The film forays into the rural boondocks of North India and examines religious prejudice, caste discrimination, abuse of power, custodial torture and gender dynamics in a police station and in the communities that it serves.

Suri's percipient script puts two policewomen - one a hardened pro who has seen it all, the other a rookie struggling with half-truths and undisguised lies - at the centre of a tale that delves into a broken system that is manipulated at will by those that wield power, be it social, political or administrative. It is they who determined the substance and course of justice and the police force plays along.

A recently widowed woman, Santosh Saini (Shahana Goswami), is inducted into the force on compassionate grounds. Before she can find her feet in the job, the constable finds herself in the middle of a sensitive crime investigation.

A Dalit girl has been raped and murdered in a village. The probe is led by a tough female inspector, Geeta Sharma (Sunita Rajwar) - she is addressed as 'Sharmaji' - who is not averse to getting her hands dirty in the cesspool that surrounds her.

Santosh is set in a state called Chirag Pradesh. The towns in which the story plays out - Nehrat, Mapur, Madrabad, Ghazaliabad, Machogarh - bear fictitious names. Besides the fact that these places have parallels in the real world, everything in Santosh is rooted in reality.

It is a police procedural that isn't limited by genre conventions. In fact, it is defined by its steadfast abjuration of the norms of the form. Santosh is a slow-burning and trenchant commentary on the ills of a society where biases of many kinds run rampant often with horrific consequences. But life goes on.

Santosh follows both the personal and the collective with equal rigour, revealing the fault lines that the new policewoman must understand and deal with as her superior, a woman who has years of experience under her belt, not only does a bit of hand-holding but also goes out of her way to make the newbie's work easier.

The bonding that develops between the two women in a male-dominated force also brings out the marked divergence in the approaches of the two cops. Santosh is an outsider. She is barely accepted by the men in the police station. But she soldiers on. In contrast, Sharma is the boss. The unflappable lady calls the shots. She seems keen to mould Santosh in her own image.

Besides the grief of losing her policeman-husband in the line of duty, Santosh has to reckon with the apathy and cynicism of the men, in uniform and otherwise, she works with. She learns the ropes pretty quickly but cannot shrug off the sense of guilt and frustration that comes with the territory.

An illiterate Dalit man approaches the cops to complain that his only daughter is missing. He is all but shooed away. Santosh steps in and offers to help the hapless father. But how far can she go in the face of her male colleagues' all-round and ingrained reluctance to serve the dispossessed?

Earlier, a girl arrives at the police station to lodge a complaint about a perfidious boyfriend. The girl's father, who has the means that missing Dalit girl's father does not, bribes one of the cops to be allowed to mete out instant punishment to the 'erring' boy.

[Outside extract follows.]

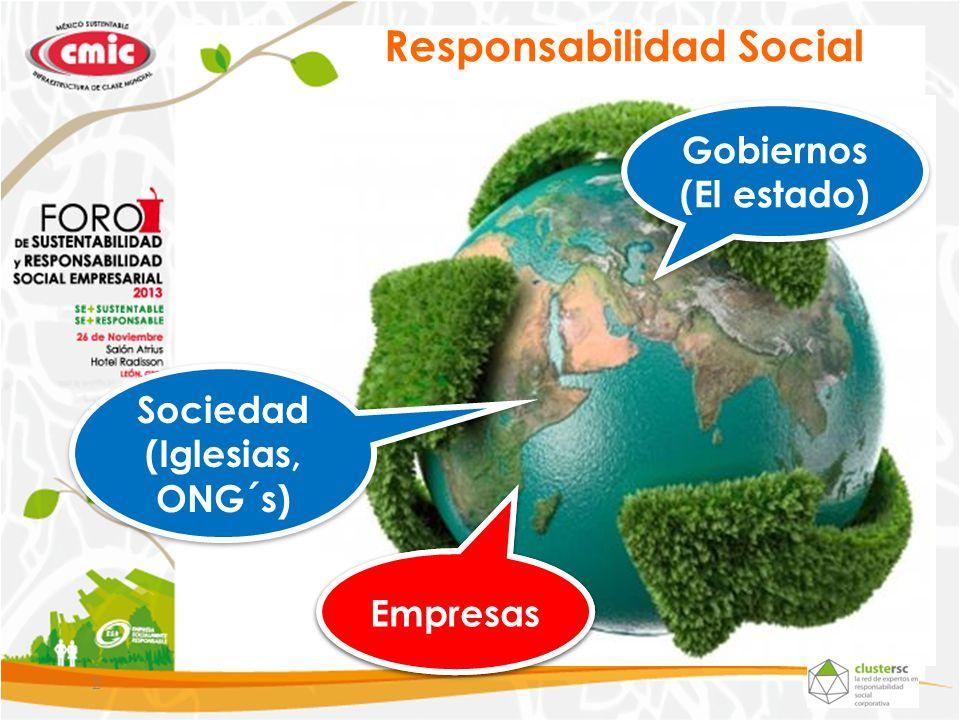 Responsabilidad Social Gobiernos (El estado) Gobiernos (El estado) Sociedad (Iglesias, ONG´s) Sociedad (Iglesias, ONG´s) Empresas 2 2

Santosh can only watch.

Amid the injustices that the men under her perpetrate with impunity, Sharma comes across as a woman who espouses the right principals. However, as the case proceeds and Santosh descends deeper and deeper into moral grey areas, she begins to figure out that nobody in the police force, not even her apparently benign mentor, is free of stains.

Caste oppression and misogyny are hidden in plain sight in Santosh. The film also underscores the casual manner in which religious fissures are normalised in a divided society. "It happens," an unperturbed Sharma says to Santosh when the investigation takes an avoidable turn.

Defending an indefensible act, Sharma reminds Santosh that this country has two types of "untouchables" - those that you do not touch and those that you cannot touch. The battle between the two is not only unequal but unending.

A repeatedly defiled well in a Dalit village is the site of continuing upper caste tyranny. A mutilated corpse is found in it. A decomposed cat and a dead canine are thrown into it. The community that uses the well is angry but powerless. They know they will have to live with being at the receiving end because the impervious upper caste men of the village can get away with murder.

Santosh has no background score. Two songs that play on the audio system of the Inspector Sharma's official vehicle are meant to break the solemnity of two policewomen's work. In the silences, the ambient sounds, especially the thwack of an off-camera police baton landing an accused's back, become all the more chilling.

Shahana Goswami delivers a performance of astounding emotional depth. She brings out the inner turmoil of the titular character, an ingenue who must find her way around in a world in the grip of corruption and exploitation, with restraint. The means she employs are measured and meaningful.

Sunita Rajwar, a victim of typecasting in Hindi films and web shows as a loud-mouthed termagant, digs are teeth into a meaty and layered role that allows her to leave much unsaid. She comes up with an act that enhances the sharpness of the inquisition that the film conducts into the pulls and pressures of policing a diverse and divided country.